Five triplets (anchor · true positive · hard negative), success = sim(anchor, pos) > sim(anchor, neg):
| Anchor | True positive | Hard negative | Pass? |
|---|---|---|---|
| BRCA1 pathogenic variant breast cancer risk | BRCA2 mutation hereditary cancer | BRCA1 protein DNA damage repair pathway | ✓ |
| Patient persistent low mood and hopelessness | Depressive symptoms anhedonia and fatigue | Patient persistently elevated cortisol | ✓ |
| HbA1c 8.5% poor glycaemic control | Glycated haemoglobin above target in diabetic patient | HbA1c 8.5% test performed at 08:00 fasting | ✓ |
| DNA methylation silences tumour suppressor genes | Epigenetic silencing via promoter hypermethylation | DNA methylation patterns change with ageing | ✓ |
| Anxiety disorder GAD-7 score 15 severe | Generalised anxiety PHQ score indicates severe symptoms | Anxiety about upcoming surgery normal response | ✓ |
5/5 triplets answered correctly by the fine-tuned OV-BF16 model. This demonstrates the model's ability to distinguish same-entity different-event descriptions — critical for isomorphism detection in clinical event graphs.
1.3 BIOSSES-Style Semantic Similarity (Spearman ρ)
Rank correlation between model-predicted cosine similarity and human-annotated semantic similarity on 15 biomedical sentence pairs (10 related, 5 unrelated/cross-domain), modelled after the BIOSSES benchmark.

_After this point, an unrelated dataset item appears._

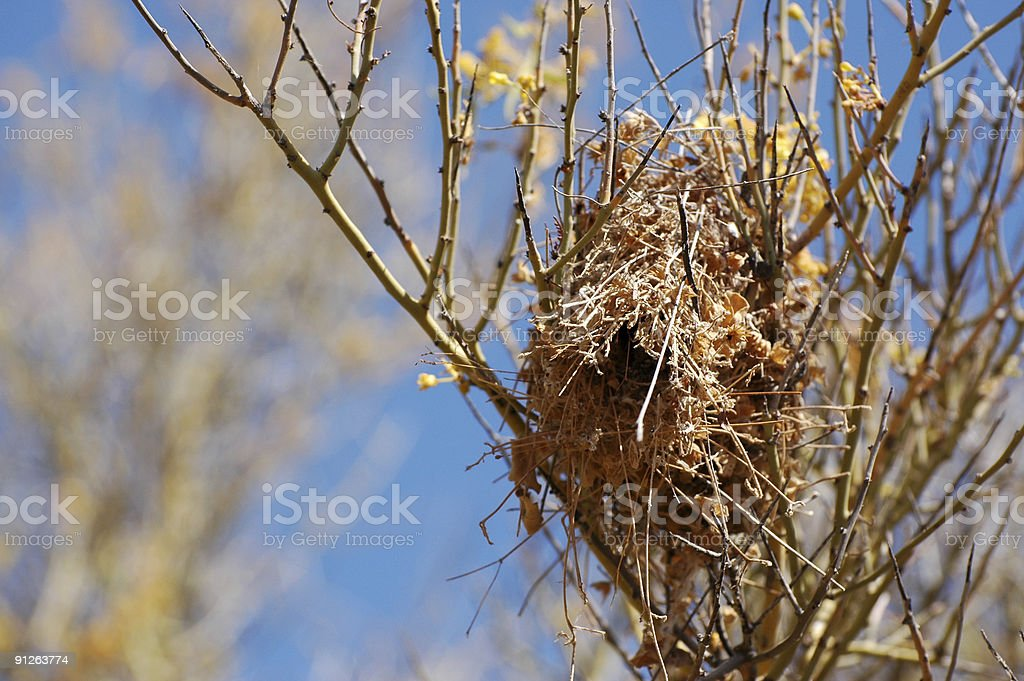 verdin nest royalty-free stock photo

| Model | Spearman ρ | p-value |
|---|---|---|
| PubMedBERT Pass1 | 0.775 | 0.00069 |
| PubMedBERT BODHI | 0.773 | 0.00072 |
| BioBERT Fine-Tuned | 0.771 | 0.00076 |
| Three-model Ensemble | 0.779 | 0.00063 |
All models are statistically significant (p < 0.001). The three-model ensemble row is reported as a comparison point — its +0.006 ρ advantage on this semantic benchmark does not carry over to the causal-similarity metrics that drive the production stack (see §2.1). These correlations are consistent with published BIOSSES results for BERT-base-scale biomedical encoders.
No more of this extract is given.